項羽の対楚戦略について

かの項羽は、国力では他より大きいと思われる関中(旧秦の直轄領)の王にならず、楚の王(西楚)になったという。




これについて、「故郷に錦を飾る」という意味合いもあったとは思うが、個人的には昨日の記事で指摘したように、「関中の兵・民に色々やらかしていて統治できそうになかった」という点も強かったように思う。




それともう一つの要素も指摘しておきたい。



というのは、項羽は元々楚王(懐王)が指名した大将宋義を殺して軍を乗っ取り、そのまま章邯を討って秦兵を埋めて関中に殴り込んだ。



楚の懐王にとって、項羽は少なくとも忠臣とは言い難い、というか反臣と見ていたかもしれない。宋義を大将にするという王命に背いたわけだから。

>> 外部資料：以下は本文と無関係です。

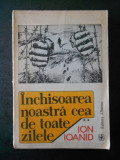 ION IOANID - INCHISOAREA NOASTRA CEA DE TOATE ZILELE volumul 2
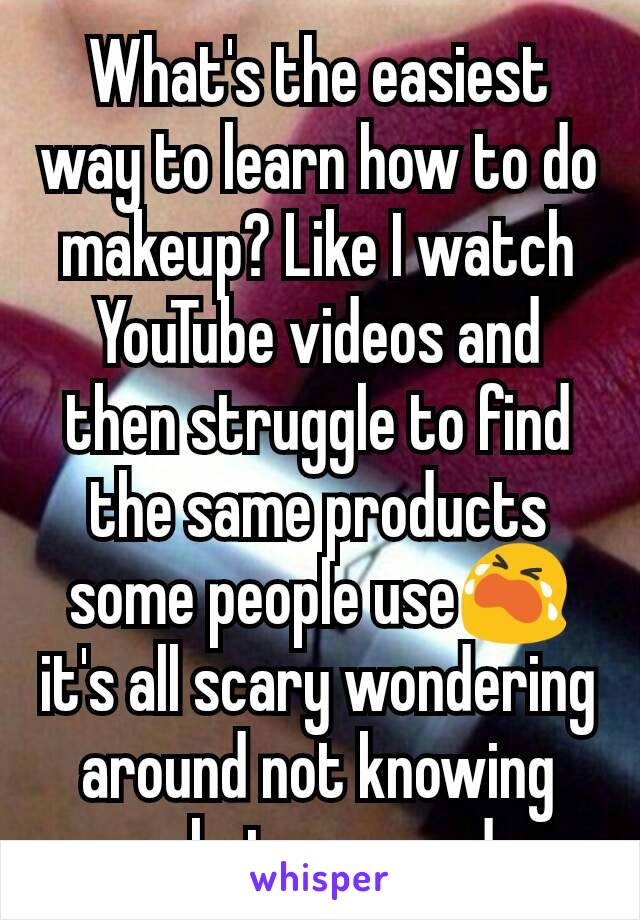 What's the easiest way to learn how to do makeup? Like I watch YouTube videos and then struggle to find the same products some people use😭 it's all scary wondering around not knowing what you need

そして、本来大将になるべき地位ではなかったわけだから、項羽が総大将的なポジションに就く事については、懐王の下にいた楚の大臣・将たちにも面白くなかった者が少なくなかったのではなかろうか。




つまり、項羽は自分が楚に陣取っておかないと、こういった項羽に懐疑的、反抗的な主君や臣たちを抑えにくかったのではないか、という事だ。




項羽にとってみれば、楚にいれば盤石という事ではなく、楚にいないと反乱を起こされてジリ貧になる、という危惧があったのではないかと思われる。





項羽には、関中を他人に委ねて楚に戻るしか道が無かったのだ。